Her gaze dropped to the floor. She couldn't bear for him to see her disappointment. "You know nothing about him, but you accuse him of being a thief. Where is your proof?" she demanded, trying to cover up her vulnerability. "You dishonor my father and yet you have no proof."

Without warning, his hand slid to her throat. She shivered from the warmth of his fingers tracing over her pulse. Reverently, he picked up the lizard-shaped locket that hung around her neck.

"This is how I know," he said in a hushed tone, his gaze locking on the lizard. "This pendant was made for Lady Blackwell for the day she married. It's well known that your father stole it from her husband. It identifies you as Michael
Dayne's
daughter more eloquently than this," he touched a lock of her hair. "Your father, I'm told, had the same color hair."

"There are others who possess this hair color," she reminded him.

"But there's only one pendant. I told you that the first time we spoke."

"So you say my father's nursery rhyme tells where this emerald is?"

"Yes. I'm sure of it. The clues are there." He let the necklace fall.

Slowly her hand crept to her throat. As was her habit she fingered the locket, but this time her reaction wasn't out of nervousness. Now it was out of protection. With a slow sureness, she began to realize that she had a tool to use against this man. She wouldn't believe the wretched thing he was saying about her parents. But above all else he seemed to want this emerald, and if by some chance it was true that the whereabouts of this jewel were hidden in the words of the nursery rhyme,
then
she would see to it he never deciphered it. For she and she alone knew that the rhyme had another verse.
A second verse that was engraved inside her locket.
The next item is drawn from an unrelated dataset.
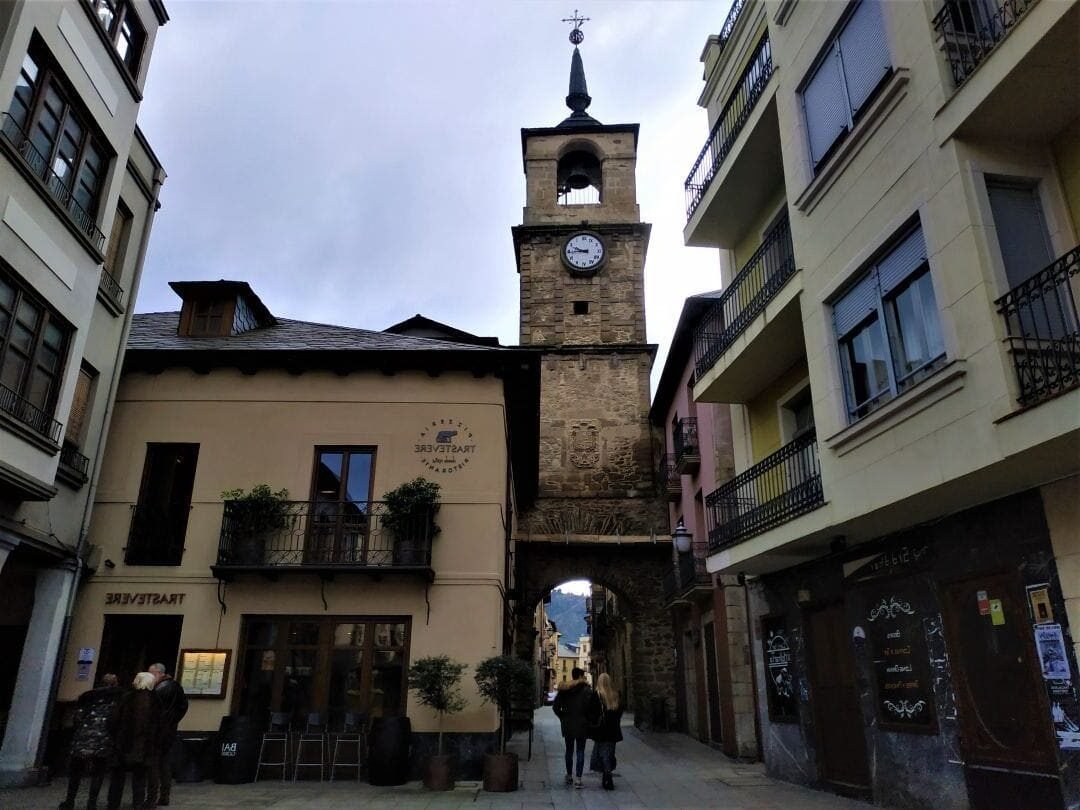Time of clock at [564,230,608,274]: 9:44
"Tell me everything you remember about your father. We can begin there," he said.

She swallowed. She had to keep the locket from him. But for now, as long as he and everyone else thought her lizard was merely a pendant, she was safe. "I'd like some more brandy," she said.
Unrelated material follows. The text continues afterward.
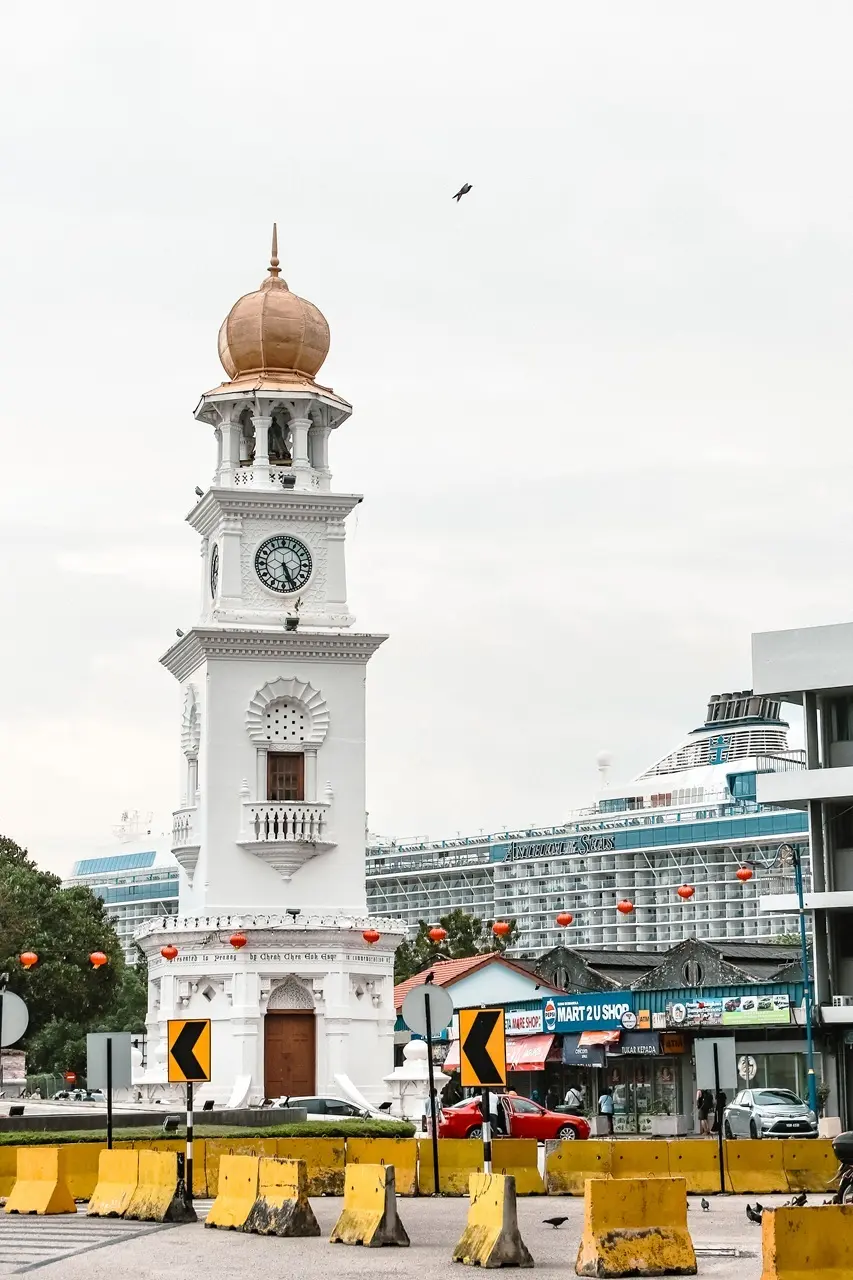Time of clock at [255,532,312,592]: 5:26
His brow lifted at this request. Silently he complied.

When her glass was filled once more, she groped for some appropriate answers. She knew she had to tell him enough to satisfy him, without telling him too much. In the meantime, it was best to keep her knowledge of the rhyme to herself. She'd save that as a bargaining chip, particularly if circumstances worsened. She took a sip of the brandy and glanced at him. She hated to even speculate how much worse things could get.
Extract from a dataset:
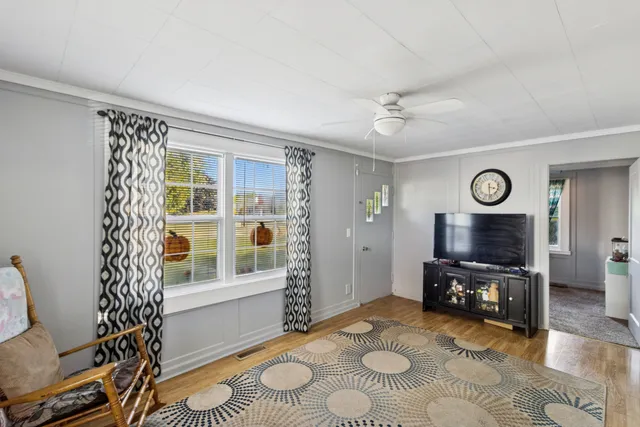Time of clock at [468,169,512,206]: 3:29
"I don't remember anything about my father," she began, unable not to add, "
except
, of course, he was
most
noble. But in any case, my memories of my father won't find you the emerald. It's obvious this jewel is in Ireland. By its name it belongs to the
Aran
Isles.
Though I know not which one."

"The Star came from there, that's true. But it's not there now. I've looked.
Others have looked,"
he added enigmatically.

"But if you're hoping to find the location through the rhyme, the rhyme makes no sense. How can you hope to decipher it?"